Data provided: Begin

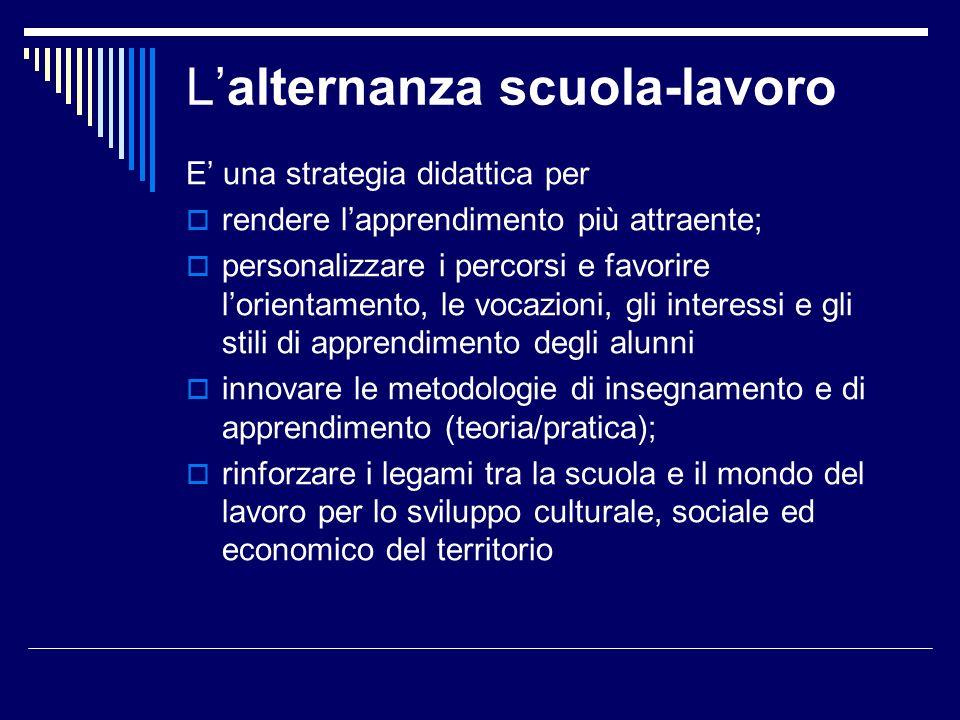 La Complessità della Alternanza Contesti formali e non formali per percorsi equivalenti Didattica per competenze Didattica laboratoriale Consigli di classe….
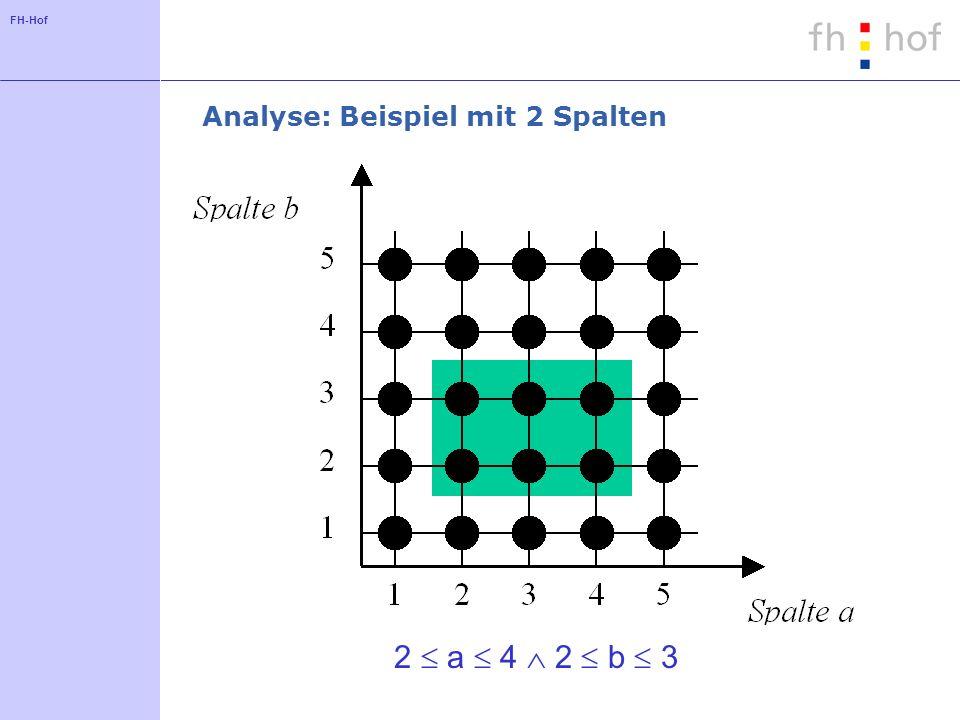 FH-Hof Analyse: Beispiel mit 2 Spalten 2 a 4 2 b 3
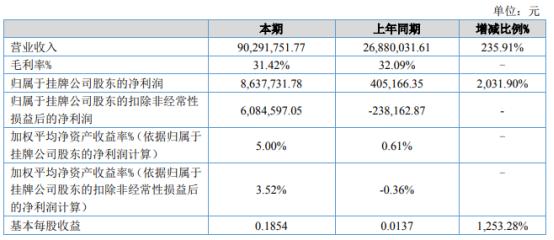 智林股份2021年上半年净利863.77万增长2031.9% 执行并验收项目较多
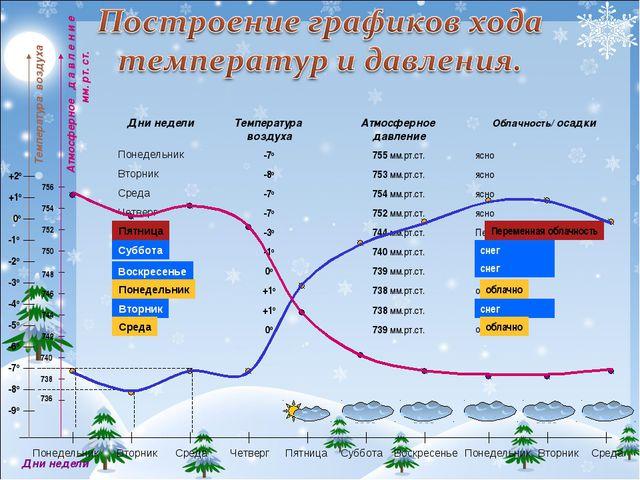 Температура воздуха Дни недели Переменная облачность Пятница Дни неделиТемпе...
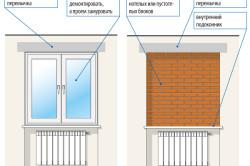 Схема полного демонтажа окна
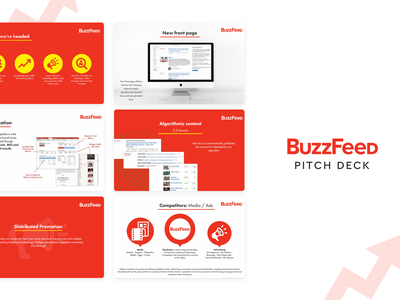 Buzzfeed Pitch Deck Template pdf download design presentation design pitch deck template presentation template template presentation pitch deck design deck pitch pitch deck slidebean buzzfeed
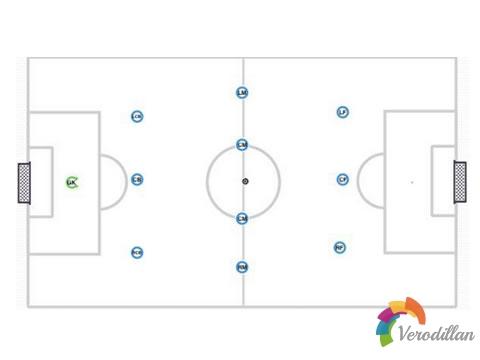足球3-4-3阵型架构及演化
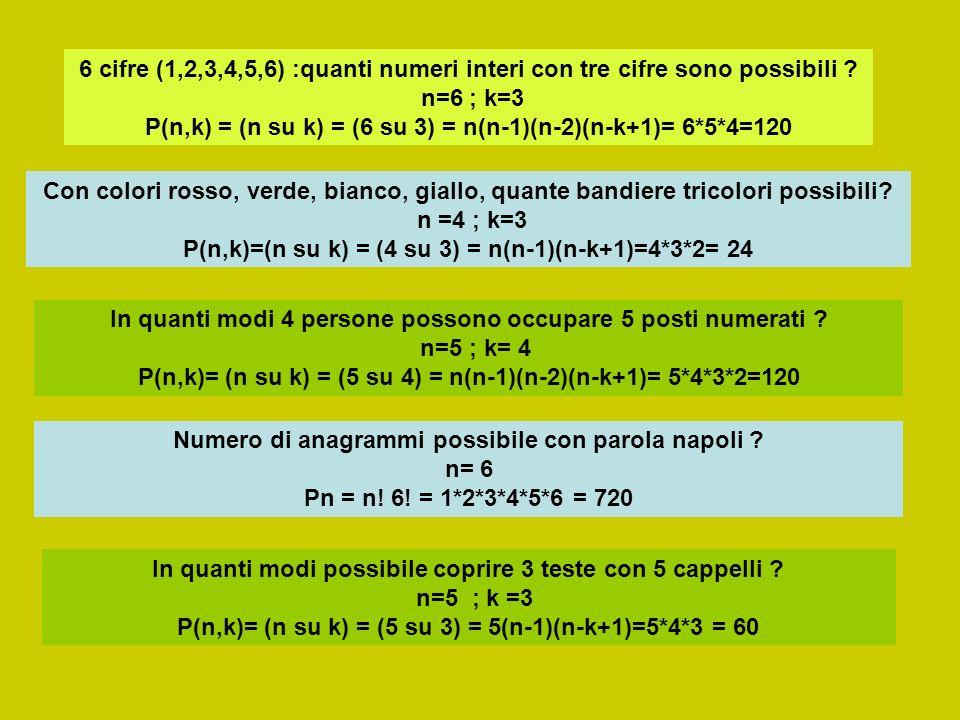 6 cifre (1,2,3,4,5,6) :quanti numeri interi con tre cifre sono possibili ? n=6 ; k=3 P(n,k) = (n su k) = (6 su 3) = n(n-1)(n-2)(n-k+1)= 6*5*4=120 Con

Data provided: End

Would you set down each line of the listing above exactly, apart from the pictures?

Solution to this problem:
 La Complessità della Alternanza Contesti formali e non formali per percorsi equivalenti Didattica per competenze Didattica laboratoriale Consigli di classe….
 FH-Hof Analyse: Beispiel mit 2 Spalten 2 a 4 2 b 3
 智林股份2021年上半年净利863.77万增长2031.9% 执行并验收项目较多
 Температура воздуха Дни недели Переменная облачность Пятница Дни неделиТемпе...
 Схема полного демонтажа окна
 Buzzfeed Pitch Deck Template pdf download design presentation design pitch deck template presentation template template presentation pitch deck design deck pitch pitch deck slidebean buzzfeed
足球3-4-3阵型架构及演化
 6 cifre (1,2,3,4,5,6) :quanti numeri interi con tre cifre sono possibili ? n=6 ; k=3 P(n,k) = (n su k) = (6 su 3) = n(n-1)(n-2)(n-k+1)= 6*5*4=120 Con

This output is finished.